_Exercise goal_
Word for word, repeat the lines of the records from the one containing "Spatially, is point" through the last line, both included.

Records
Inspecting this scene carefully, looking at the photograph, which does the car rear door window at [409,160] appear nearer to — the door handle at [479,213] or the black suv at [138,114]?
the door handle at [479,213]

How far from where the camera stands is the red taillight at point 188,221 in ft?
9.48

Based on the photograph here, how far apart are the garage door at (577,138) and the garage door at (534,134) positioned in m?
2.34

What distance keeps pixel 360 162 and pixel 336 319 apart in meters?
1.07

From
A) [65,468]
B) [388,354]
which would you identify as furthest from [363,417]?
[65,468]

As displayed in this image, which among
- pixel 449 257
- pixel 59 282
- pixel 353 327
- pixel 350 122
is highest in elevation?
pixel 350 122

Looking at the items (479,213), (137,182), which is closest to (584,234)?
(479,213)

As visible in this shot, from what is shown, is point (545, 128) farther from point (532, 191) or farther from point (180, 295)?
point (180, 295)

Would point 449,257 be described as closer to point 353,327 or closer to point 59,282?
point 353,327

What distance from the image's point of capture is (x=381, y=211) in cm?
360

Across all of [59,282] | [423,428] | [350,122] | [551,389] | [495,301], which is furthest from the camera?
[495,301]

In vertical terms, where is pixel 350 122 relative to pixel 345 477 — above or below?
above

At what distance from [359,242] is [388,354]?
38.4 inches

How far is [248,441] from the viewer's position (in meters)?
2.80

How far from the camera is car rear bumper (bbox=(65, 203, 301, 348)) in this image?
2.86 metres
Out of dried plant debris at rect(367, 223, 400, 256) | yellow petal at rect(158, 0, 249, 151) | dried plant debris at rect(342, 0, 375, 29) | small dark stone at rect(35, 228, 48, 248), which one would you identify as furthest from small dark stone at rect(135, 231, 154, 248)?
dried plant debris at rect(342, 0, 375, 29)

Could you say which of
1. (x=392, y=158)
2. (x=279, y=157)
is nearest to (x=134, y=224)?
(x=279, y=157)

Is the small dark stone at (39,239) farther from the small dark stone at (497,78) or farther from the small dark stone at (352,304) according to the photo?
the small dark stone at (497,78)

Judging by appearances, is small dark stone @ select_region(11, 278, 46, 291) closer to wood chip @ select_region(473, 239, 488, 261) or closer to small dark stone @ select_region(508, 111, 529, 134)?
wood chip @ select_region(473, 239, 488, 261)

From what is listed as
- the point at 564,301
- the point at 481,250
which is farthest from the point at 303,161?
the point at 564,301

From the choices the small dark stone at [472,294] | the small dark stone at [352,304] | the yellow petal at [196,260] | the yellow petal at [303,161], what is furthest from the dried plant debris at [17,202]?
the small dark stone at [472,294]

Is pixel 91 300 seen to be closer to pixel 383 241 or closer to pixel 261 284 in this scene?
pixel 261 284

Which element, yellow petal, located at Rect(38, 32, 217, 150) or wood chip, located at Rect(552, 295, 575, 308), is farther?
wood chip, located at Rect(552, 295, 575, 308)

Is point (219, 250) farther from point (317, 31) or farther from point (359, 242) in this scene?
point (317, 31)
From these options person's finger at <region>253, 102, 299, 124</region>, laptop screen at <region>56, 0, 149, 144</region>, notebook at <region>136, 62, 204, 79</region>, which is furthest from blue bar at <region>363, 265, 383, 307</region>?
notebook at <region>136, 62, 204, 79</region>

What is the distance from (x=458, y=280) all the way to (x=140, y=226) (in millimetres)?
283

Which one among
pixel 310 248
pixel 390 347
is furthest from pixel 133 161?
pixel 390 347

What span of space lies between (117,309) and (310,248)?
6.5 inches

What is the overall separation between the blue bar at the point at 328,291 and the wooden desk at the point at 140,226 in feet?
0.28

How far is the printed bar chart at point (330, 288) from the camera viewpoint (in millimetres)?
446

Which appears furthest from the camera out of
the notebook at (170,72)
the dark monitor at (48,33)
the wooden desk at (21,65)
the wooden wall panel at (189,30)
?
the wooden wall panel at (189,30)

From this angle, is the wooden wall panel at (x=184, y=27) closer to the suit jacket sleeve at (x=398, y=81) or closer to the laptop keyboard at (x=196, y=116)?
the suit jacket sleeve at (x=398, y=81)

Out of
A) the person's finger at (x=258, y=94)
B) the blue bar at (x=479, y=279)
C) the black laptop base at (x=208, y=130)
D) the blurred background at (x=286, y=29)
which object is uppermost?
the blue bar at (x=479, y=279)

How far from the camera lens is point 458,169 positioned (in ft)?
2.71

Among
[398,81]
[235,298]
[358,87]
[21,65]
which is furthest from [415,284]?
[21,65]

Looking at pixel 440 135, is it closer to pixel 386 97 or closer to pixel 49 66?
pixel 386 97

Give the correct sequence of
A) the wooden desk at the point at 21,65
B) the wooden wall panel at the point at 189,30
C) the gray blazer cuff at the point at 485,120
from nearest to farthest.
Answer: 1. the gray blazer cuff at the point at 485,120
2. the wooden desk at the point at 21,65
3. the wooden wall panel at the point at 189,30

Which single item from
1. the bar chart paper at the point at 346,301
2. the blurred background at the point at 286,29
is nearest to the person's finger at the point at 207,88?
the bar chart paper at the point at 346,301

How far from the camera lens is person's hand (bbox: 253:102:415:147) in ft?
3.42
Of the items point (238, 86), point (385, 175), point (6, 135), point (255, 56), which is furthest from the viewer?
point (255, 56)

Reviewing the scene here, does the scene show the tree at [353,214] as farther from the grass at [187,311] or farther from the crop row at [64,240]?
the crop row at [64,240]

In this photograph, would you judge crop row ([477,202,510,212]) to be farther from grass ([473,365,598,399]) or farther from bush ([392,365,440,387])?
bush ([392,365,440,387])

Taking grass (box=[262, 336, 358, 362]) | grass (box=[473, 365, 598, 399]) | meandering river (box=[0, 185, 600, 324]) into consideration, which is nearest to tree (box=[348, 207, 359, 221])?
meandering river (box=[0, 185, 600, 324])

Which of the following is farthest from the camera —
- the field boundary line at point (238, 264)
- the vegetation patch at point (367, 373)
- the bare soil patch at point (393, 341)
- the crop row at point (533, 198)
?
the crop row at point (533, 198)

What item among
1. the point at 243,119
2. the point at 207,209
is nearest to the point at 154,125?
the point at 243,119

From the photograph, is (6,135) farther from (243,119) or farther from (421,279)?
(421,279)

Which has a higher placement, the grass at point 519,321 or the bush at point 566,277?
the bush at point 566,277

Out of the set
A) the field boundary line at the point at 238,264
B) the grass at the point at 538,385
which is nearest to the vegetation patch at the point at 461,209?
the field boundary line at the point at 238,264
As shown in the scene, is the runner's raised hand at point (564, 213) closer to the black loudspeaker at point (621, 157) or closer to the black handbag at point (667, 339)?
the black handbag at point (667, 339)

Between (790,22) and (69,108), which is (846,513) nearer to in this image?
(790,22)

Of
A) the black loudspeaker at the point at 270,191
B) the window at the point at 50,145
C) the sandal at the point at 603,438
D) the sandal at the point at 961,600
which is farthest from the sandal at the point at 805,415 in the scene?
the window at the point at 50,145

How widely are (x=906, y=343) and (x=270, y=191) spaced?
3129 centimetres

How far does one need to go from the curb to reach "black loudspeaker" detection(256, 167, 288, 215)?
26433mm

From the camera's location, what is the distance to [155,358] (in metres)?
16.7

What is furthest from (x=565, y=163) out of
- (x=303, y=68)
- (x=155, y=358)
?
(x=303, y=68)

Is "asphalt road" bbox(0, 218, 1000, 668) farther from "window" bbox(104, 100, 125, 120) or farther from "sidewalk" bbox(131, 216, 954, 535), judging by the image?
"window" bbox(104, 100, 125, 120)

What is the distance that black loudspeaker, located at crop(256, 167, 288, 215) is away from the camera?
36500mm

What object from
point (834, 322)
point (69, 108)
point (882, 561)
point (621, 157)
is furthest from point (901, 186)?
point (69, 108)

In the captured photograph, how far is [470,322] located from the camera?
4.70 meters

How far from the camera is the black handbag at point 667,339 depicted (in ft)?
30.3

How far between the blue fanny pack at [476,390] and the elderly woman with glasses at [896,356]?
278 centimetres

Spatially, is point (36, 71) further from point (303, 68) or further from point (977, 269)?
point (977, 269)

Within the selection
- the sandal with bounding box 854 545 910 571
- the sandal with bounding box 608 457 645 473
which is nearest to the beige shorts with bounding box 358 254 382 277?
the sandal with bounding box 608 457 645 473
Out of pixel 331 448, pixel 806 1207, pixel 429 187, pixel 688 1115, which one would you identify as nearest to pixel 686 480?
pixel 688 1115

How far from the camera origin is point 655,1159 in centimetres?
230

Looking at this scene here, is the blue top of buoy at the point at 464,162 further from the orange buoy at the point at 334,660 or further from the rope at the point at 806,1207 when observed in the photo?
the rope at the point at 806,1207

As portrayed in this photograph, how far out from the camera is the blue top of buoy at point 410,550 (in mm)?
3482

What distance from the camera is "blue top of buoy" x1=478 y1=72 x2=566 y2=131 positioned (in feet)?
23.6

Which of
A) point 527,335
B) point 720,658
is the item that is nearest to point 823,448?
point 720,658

_Correct output_
Spatially, is point (36, 71) further from point (303, 68) or further from point (977, 269)?
point (977, 269)

Within the selection
- the sandal with bounding box 854 545 910 571
- the sandal with bounding box 608 457 645 473
which is nearest to the beige shorts with bounding box 358 254 382 277?
the sandal with bounding box 608 457 645 473
Out of pixel 331 448, pixel 806 1207, pixel 429 187, pixel 688 1115, which one would you identify as nearest to pixel 686 480?
pixel 688 1115

How far from the camera origin is point 655,1159 in centimetres?
230

Looking at this scene here, is the blue top of buoy at the point at 464,162 further from the orange buoy at the point at 334,660 or further from the rope at the point at 806,1207 when observed in the photo?
the rope at the point at 806,1207

As portrayed in this photograph, how far out from the camera is the blue top of buoy at point 410,550 (in mm)?
3482

What distance from the camera is "blue top of buoy" x1=478 y1=72 x2=566 y2=131 positioned (in feet)?
23.6

Which of
A) point 527,335
B) point 720,658
is the item that is nearest to point 823,448?
point 720,658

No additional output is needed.